NASA deve intensificar protocolos após críticas sobre o Starliner
No último mês, o painel de segurança responsável por avaliar a condução da NASA em relação ao programa Starliner trouxe à tona questões sérias sobre a maneira como a agência lidou com incidentes durante as missões. A crítica se intensificou após a descoberta de que a NASA não declarou formalmente um problema significativo que afetou a segurança dos astronautas durante um voo.
Durante a primeira missão com tripulação do Starliner, que aconteceu em junho de 2024, os astronautas Butch Wilmore e Suni Williams enfrentaram uma série de problemas. Eles deveriam passar apenas algumas semanas na Estação Espacial Internacional (ISS), mas a situação os manteve em órbita por nove meses, uma decisão tomada por oficiais da NASA que viram riscos altos ao tentar devolvê-los à Terra com o módulo da Boeing.
De acordo com Charlie Precourt, membro do painel de segurança, a falta de clareza em relação aos incidentes, que incluiu problemas com os propulsores do Starliner e vazamentos de hélio, acabou criando um ambiente tenso entre a equipe. “Houve um período de incerteza onde não estava claro se o veículo e a tripulação estavam seguros”, afirmou Precourt.
Os problemas não estavam apenas na superfície. Mesmo quando os gerentes da NASA e Boeing afirmaram que o Starliner era seguro para o retorno, muitos engenheiros e funcionários expressaram preocupações sobre as reais condições da cápsula, cujo primeiro teste com tripulação voltou a ser cercado por polêmicas e incertezas.

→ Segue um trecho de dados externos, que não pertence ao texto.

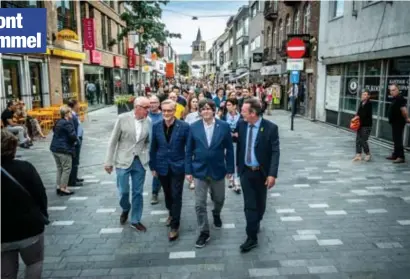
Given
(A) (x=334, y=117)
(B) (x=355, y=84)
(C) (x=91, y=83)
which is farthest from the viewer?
(C) (x=91, y=83)

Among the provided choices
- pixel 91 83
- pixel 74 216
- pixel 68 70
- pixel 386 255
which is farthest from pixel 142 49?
pixel 386 255

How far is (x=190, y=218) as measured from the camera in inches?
217

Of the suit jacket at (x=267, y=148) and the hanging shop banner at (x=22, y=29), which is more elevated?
the hanging shop banner at (x=22, y=29)

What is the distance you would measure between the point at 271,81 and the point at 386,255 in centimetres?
2432

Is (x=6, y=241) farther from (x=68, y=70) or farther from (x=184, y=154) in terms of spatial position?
(x=68, y=70)

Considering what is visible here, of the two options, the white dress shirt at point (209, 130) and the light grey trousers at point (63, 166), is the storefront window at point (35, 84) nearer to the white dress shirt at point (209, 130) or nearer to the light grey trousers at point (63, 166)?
the light grey trousers at point (63, 166)

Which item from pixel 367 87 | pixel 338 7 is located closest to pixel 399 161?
pixel 367 87

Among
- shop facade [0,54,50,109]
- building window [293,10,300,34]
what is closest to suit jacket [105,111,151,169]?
shop facade [0,54,50,109]

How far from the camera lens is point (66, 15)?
65.2 ft

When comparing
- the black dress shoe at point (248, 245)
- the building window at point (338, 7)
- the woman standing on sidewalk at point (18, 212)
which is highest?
the building window at point (338, 7)

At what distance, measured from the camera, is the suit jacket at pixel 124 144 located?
15.9ft

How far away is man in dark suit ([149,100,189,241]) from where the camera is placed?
4.68 meters

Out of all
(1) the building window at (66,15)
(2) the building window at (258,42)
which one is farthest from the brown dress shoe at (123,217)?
(2) the building window at (258,42)

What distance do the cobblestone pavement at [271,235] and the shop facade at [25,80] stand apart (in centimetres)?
732
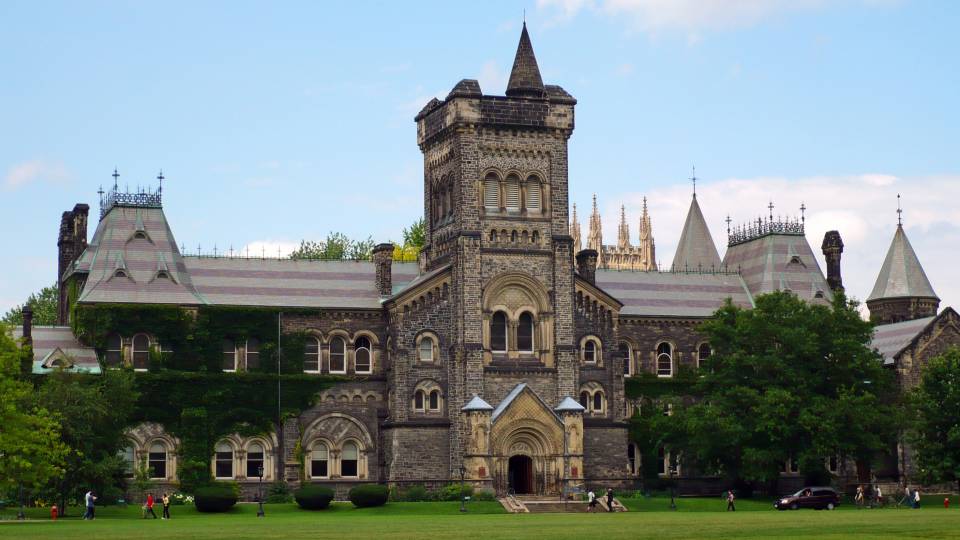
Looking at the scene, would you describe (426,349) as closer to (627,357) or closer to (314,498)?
(314,498)

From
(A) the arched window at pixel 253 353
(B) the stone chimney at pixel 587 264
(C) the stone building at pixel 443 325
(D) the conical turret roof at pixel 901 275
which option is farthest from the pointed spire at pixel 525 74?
(D) the conical turret roof at pixel 901 275

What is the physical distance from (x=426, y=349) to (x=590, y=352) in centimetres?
976

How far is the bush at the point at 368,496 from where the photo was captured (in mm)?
80562

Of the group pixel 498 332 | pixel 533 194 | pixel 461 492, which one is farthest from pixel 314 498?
pixel 533 194

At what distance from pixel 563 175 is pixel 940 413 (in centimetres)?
2365

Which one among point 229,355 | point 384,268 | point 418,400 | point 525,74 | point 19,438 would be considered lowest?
point 19,438

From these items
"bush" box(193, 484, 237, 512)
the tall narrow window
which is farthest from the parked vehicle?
the tall narrow window

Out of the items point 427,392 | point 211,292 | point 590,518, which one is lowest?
point 590,518

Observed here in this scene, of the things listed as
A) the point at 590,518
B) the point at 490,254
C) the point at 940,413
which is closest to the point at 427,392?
the point at 490,254

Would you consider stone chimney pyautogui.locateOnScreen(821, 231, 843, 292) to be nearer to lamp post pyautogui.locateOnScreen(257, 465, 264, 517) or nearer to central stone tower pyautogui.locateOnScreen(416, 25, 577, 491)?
central stone tower pyautogui.locateOnScreen(416, 25, 577, 491)

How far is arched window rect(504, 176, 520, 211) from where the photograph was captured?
9138 centimetres

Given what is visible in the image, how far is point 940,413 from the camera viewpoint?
3359 inches

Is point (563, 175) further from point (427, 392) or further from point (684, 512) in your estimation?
point (684, 512)

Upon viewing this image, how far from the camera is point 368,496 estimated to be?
8056 centimetres
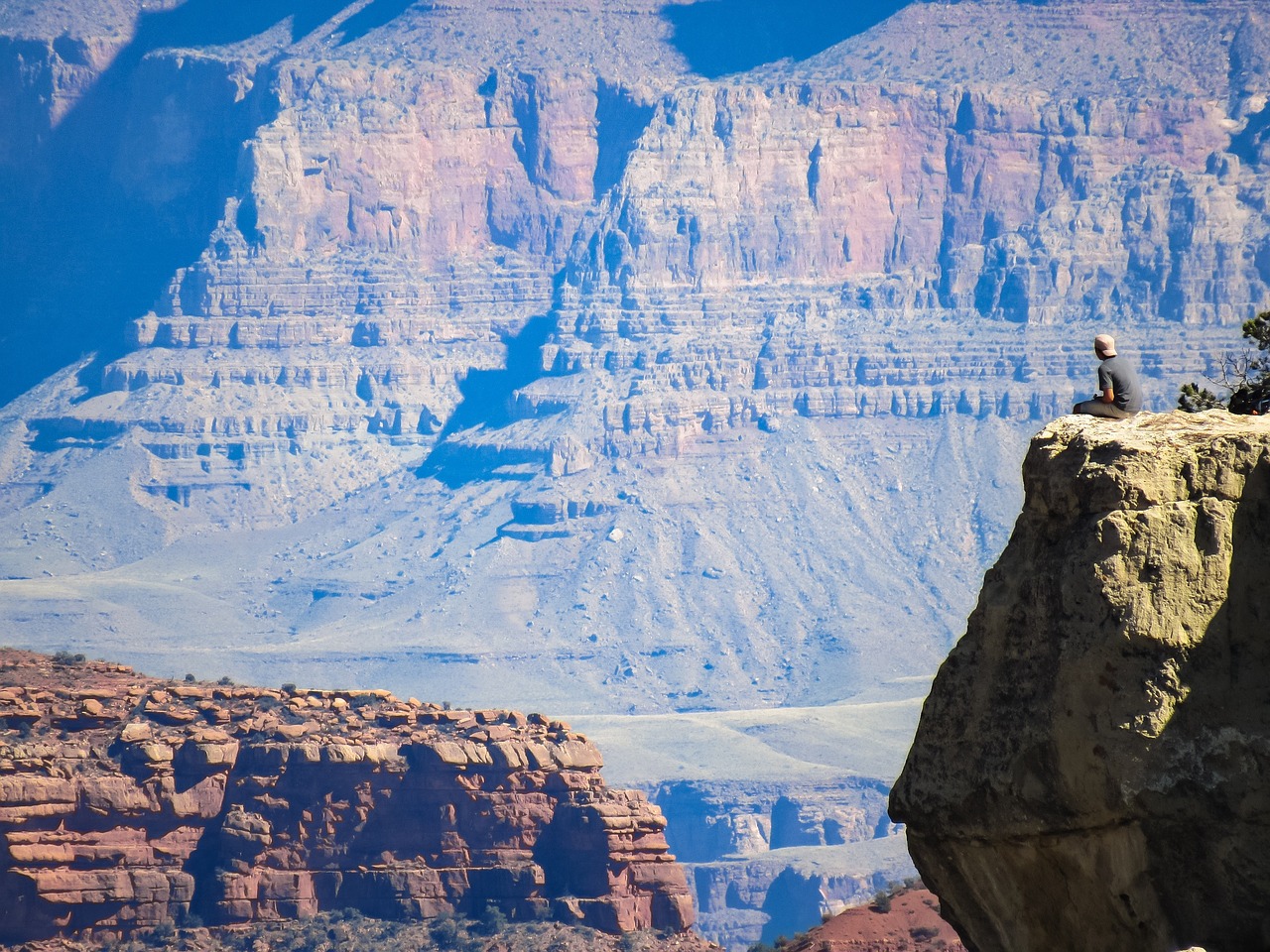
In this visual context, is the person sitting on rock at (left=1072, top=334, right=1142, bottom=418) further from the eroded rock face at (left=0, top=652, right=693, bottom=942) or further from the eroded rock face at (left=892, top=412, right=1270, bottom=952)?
the eroded rock face at (left=0, top=652, right=693, bottom=942)

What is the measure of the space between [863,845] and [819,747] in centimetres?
2851

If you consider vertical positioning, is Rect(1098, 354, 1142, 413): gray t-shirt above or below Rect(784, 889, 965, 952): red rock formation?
above

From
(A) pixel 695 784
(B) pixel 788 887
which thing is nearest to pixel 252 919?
(B) pixel 788 887

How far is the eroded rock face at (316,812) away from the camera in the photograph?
6988 cm

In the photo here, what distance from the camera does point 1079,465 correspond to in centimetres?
1462

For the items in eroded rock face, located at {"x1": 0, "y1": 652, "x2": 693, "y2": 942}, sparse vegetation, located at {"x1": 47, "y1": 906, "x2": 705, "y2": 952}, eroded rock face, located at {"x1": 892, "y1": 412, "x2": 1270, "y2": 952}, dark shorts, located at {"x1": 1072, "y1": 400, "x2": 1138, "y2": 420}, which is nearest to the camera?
eroded rock face, located at {"x1": 892, "y1": 412, "x2": 1270, "y2": 952}

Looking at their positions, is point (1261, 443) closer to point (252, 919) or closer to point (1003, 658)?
point (1003, 658)

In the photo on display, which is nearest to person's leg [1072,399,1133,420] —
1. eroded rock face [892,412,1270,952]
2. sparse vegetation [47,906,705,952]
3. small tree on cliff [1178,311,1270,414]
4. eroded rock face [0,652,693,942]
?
small tree on cliff [1178,311,1270,414]

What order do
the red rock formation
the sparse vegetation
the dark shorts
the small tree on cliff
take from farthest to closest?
the sparse vegetation, the red rock formation, the small tree on cliff, the dark shorts

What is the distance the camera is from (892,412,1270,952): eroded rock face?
1420 centimetres

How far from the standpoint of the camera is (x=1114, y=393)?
16062mm

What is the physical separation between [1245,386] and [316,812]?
56.8 m

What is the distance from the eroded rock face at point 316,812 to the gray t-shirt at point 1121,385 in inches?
2151

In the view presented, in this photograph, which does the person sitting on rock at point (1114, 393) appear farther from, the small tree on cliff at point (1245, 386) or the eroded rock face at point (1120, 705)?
the eroded rock face at point (1120, 705)
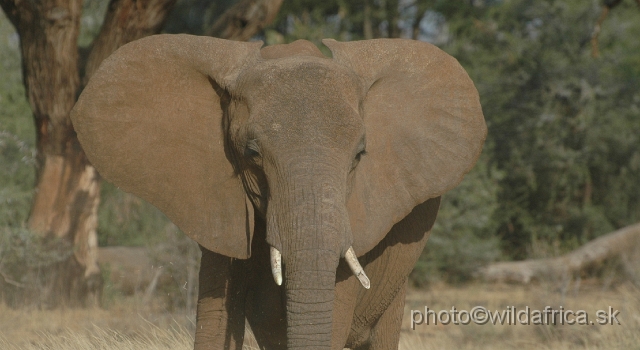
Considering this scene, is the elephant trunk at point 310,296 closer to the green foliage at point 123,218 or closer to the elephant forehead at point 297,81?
the elephant forehead at point 297,81

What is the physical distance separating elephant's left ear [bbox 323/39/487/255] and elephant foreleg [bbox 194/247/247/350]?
29.0 inches

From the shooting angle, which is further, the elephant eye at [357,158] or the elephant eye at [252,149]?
the elephant eye at [357,158]

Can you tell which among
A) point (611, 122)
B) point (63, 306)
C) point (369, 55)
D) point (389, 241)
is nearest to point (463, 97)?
point (369, 55)

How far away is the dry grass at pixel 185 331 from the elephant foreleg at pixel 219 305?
147 cm

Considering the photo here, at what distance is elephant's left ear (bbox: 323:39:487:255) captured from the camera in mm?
4422

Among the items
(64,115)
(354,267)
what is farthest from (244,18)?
(354,267)

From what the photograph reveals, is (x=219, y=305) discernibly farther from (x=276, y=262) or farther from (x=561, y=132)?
(x=561, y=132)

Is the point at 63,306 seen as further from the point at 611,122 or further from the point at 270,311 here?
the point at 611,122

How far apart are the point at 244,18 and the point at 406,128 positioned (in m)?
4.93

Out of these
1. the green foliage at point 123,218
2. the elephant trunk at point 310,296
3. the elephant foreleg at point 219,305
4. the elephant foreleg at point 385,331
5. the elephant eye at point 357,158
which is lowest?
the green foliage at point 123,218

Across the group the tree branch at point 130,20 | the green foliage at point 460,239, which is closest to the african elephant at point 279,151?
the tree branch at point 130,20

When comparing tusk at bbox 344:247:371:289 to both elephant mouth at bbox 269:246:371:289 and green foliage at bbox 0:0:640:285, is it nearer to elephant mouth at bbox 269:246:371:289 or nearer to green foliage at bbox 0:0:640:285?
elephant mouth at bbox 269:246:371:289

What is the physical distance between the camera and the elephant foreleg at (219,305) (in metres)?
4.54

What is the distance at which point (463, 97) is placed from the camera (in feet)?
15.6
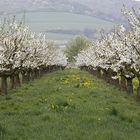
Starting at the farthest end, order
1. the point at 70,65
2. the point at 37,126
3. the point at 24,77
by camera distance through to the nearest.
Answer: the point at 70,65
the point at 24,77
the point at 37,126

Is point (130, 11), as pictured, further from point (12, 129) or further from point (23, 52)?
point (23, 52)

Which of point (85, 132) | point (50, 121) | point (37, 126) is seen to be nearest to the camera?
point (85, 132)

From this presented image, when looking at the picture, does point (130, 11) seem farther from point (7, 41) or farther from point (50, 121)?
point (7, 41)

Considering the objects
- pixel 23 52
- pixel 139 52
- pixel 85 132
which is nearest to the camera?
pixel 85 132

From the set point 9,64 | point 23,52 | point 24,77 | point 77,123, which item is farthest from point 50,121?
point 24,77

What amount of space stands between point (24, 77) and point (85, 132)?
32.8 metres

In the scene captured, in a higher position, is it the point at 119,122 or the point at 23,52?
the point at 23,52

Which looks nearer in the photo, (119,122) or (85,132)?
(85,132)

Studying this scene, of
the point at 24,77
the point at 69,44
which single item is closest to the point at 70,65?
the point at 69,44

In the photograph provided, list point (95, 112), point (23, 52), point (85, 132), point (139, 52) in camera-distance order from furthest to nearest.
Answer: point (23, 52) → point (139, 52) → point (95, 112) → point (85, 132)

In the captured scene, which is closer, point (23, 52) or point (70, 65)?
point (23, 52)

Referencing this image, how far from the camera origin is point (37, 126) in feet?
55.1

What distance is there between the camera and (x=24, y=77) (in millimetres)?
48000

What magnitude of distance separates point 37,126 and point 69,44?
466ft
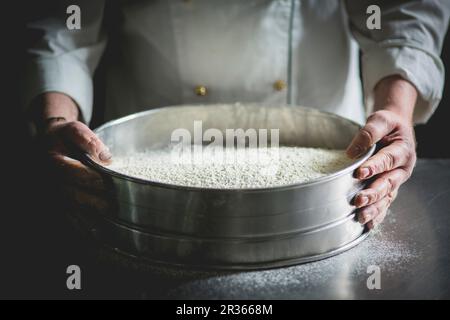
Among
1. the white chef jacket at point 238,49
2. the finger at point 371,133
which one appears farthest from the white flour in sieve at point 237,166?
the white chef jacket at point 238,49

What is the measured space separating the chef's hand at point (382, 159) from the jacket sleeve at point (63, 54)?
63 cm

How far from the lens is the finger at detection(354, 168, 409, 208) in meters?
0.85

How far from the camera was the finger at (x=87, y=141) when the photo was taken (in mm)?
902

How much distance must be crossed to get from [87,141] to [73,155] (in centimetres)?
9

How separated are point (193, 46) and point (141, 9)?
15cm

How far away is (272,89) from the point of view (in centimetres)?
129

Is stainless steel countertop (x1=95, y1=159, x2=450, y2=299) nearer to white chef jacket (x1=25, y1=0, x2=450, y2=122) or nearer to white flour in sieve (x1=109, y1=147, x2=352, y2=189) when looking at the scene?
white flour in sieve (x1=109, y1=147, x2=352, y2=189)

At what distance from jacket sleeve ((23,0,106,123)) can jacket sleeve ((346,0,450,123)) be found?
612 millimetres

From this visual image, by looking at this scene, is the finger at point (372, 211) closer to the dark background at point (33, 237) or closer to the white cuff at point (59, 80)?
the dark background at point (33, 237)

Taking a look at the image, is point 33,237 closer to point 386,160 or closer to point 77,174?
point 77,174

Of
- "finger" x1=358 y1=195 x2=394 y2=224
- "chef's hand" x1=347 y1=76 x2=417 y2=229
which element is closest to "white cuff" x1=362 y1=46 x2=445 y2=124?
"chef's hand" x1=347 y1=76 x2=417 y2=229
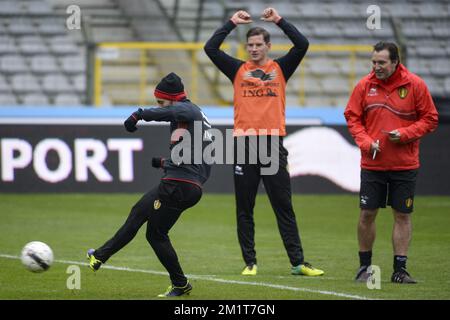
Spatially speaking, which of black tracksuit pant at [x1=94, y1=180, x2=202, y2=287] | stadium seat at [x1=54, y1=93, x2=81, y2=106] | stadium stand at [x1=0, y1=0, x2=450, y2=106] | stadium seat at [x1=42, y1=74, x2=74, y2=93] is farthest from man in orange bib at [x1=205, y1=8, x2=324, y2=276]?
stadium seat at [x1=42, y1=74, x2=74, y2=93]

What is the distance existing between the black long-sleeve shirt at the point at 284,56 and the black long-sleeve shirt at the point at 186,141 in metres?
1.65

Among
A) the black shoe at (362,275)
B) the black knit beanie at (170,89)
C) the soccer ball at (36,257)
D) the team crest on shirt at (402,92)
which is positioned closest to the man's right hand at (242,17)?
the black knit beanie at (170,89)

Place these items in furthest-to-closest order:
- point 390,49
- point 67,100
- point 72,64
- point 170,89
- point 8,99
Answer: point 72,64
point 67,100
point 8,99
point 390,49
point 170,89

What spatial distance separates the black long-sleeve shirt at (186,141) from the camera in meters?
9.17

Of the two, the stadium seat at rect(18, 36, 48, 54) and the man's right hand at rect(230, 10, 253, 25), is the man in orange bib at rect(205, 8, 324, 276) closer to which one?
the man's right hand at rect(230, 10, 253, 25)

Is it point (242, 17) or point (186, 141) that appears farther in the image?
point (242, 17)

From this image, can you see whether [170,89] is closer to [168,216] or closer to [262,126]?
[168,216]

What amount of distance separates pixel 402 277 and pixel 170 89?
2714 millimetres

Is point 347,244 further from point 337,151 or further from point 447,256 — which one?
point 337,151

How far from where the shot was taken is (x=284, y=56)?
10828mm

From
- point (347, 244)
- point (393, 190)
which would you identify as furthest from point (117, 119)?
point (393, 190)

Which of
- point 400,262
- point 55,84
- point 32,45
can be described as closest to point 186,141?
point 400,262

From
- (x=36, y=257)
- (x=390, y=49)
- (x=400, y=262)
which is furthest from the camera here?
(x=400, y=262)
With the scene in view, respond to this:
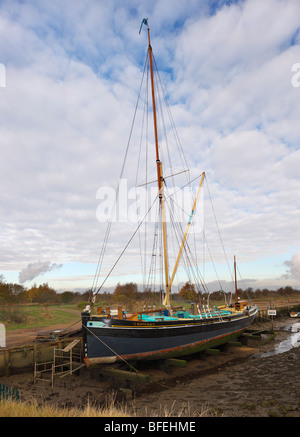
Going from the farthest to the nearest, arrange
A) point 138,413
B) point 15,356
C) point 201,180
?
point 201,180 < point 15,356 < point 138,413

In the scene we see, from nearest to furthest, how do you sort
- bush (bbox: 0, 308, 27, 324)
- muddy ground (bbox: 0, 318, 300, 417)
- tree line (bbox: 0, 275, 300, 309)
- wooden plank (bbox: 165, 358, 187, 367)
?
muddy ground (bbox: 0, 318, 300, 417) → wooden plank (bbox: 165, 358, 187, 367) → bush (bbox: 0, 308, 27, 324) → tree line (bbox: 0, 275, 300, 309)

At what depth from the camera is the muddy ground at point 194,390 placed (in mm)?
13492

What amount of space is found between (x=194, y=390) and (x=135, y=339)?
4.65 meters

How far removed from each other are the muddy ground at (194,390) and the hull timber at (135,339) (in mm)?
1481

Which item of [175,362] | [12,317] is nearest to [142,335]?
[175,362]

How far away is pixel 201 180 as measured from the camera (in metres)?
31.9

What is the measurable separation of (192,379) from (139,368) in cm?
389

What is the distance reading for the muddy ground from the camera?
13492 millimetres

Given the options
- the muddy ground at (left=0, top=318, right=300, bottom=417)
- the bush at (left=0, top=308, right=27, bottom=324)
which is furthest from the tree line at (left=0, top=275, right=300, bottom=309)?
the muddy ground at (left=0, top=318, right=300, bottom=417)

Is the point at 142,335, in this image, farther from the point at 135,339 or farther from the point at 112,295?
the point at 112,295

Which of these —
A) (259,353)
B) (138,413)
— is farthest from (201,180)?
(138,413)

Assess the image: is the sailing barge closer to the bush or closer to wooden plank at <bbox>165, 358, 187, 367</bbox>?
wooden plank at <bbox>165, 358, 187, 367</bbox>

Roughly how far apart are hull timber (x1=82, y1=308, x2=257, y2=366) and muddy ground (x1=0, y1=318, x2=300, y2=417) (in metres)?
1.48
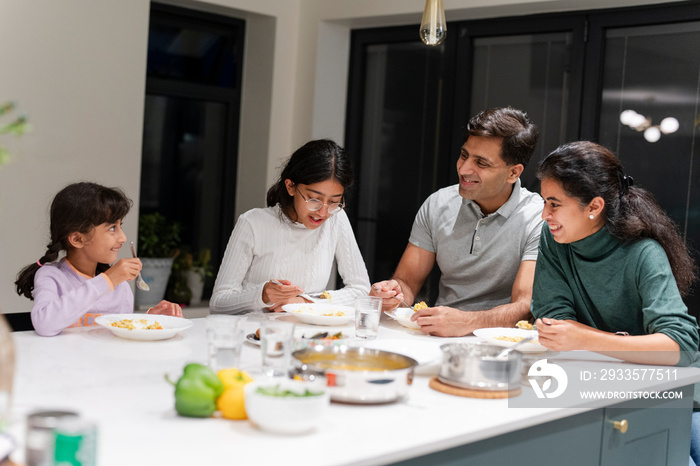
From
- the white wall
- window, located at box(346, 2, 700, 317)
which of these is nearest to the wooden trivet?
window, located at box(346, 2, 700, 317)

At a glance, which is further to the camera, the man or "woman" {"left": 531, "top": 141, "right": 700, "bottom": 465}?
the man

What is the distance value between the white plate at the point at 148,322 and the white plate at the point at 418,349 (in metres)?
0.50

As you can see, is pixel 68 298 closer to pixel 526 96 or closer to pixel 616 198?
pixel 616 198

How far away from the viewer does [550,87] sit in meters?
4.07

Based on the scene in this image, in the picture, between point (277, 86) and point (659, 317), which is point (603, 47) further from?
point (659, 317)

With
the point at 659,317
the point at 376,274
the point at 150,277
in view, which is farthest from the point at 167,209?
the point at 659,317

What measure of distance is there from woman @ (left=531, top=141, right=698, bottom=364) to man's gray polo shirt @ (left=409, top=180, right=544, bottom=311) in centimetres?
49

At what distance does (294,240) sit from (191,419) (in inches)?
59.5

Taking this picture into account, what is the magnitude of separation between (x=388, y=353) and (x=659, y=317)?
0.81m

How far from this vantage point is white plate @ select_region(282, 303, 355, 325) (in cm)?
233

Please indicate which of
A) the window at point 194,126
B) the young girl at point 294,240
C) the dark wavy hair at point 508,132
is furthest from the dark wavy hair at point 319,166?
the window at point 194,126

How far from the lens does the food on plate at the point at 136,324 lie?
2.03 m

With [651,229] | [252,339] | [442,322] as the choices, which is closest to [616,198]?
[651,229]

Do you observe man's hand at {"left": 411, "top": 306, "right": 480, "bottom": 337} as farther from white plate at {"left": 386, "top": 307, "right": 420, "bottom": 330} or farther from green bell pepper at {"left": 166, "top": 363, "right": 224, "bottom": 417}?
green bell pepper at {"left": 166, "top": 363, "right": 224, "bottom": 417}
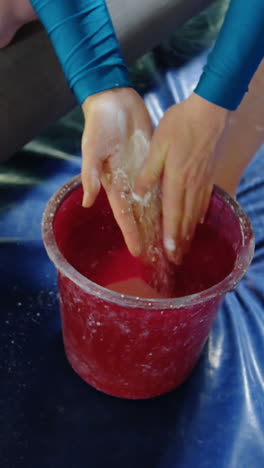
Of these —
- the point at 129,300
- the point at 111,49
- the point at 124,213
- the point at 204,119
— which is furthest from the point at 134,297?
the point at 111,49

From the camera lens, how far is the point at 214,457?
2.59ft

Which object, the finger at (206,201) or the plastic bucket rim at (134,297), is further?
the finger at (206,201)

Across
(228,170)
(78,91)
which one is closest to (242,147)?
(228,170)

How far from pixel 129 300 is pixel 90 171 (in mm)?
185

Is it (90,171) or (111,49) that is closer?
Answer: (90,171)

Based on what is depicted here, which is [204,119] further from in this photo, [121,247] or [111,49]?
[121,247]

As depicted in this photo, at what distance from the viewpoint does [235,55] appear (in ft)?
2.30

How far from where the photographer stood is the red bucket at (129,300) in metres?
0.69

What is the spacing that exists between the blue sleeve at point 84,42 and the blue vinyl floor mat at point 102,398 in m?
0.38

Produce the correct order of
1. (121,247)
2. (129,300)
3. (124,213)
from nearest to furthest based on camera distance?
(129,300), (124,213), (121,247)

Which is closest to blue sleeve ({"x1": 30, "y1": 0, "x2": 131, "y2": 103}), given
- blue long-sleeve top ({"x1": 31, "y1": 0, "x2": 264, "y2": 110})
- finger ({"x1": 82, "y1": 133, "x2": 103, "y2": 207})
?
blue long-sleeve top ({"x1": 31, "y1": 0, "x2": 264, "y2": 110})

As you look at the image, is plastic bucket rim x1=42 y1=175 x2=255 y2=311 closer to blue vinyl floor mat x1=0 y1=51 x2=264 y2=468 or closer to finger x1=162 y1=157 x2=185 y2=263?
finger x1=162 y1=157 x2=185 y2=263

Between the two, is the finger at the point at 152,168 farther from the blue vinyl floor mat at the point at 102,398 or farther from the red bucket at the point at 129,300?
the blue vinyl floor mat at the point at 102,398

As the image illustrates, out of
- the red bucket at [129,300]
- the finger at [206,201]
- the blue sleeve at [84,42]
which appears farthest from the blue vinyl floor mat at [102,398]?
the blue sleeve at [84,42]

O painel de segurança recomendou que a NASA iniciasse uma revisão de seus critérios de avaliação para declarações de incidentes, para que não haja mais ambiguidades que possam comprometer a segurança da tripulação e do equipamento. “É essencial que incidentes que possam impactar a segurança sejam declarados imediatamente, para que investigações adequadas possam ser iniciadas e os resultados sejam mais eficazes”, disse Mark Sirangelo, membro do painel.
Os debates sobre segurança não são novos para a NASA. Em 2019, a agência também declarou um ‘close call’ após o primeiro teste não tripulado do Starliner, que não conseguiu atingir a ISS. Tal designação é particularmente relevante pois abre espaço para uma investigação detalhada e documentada, que permite aprender com os erros e melhorar os protocolos para futuras missões.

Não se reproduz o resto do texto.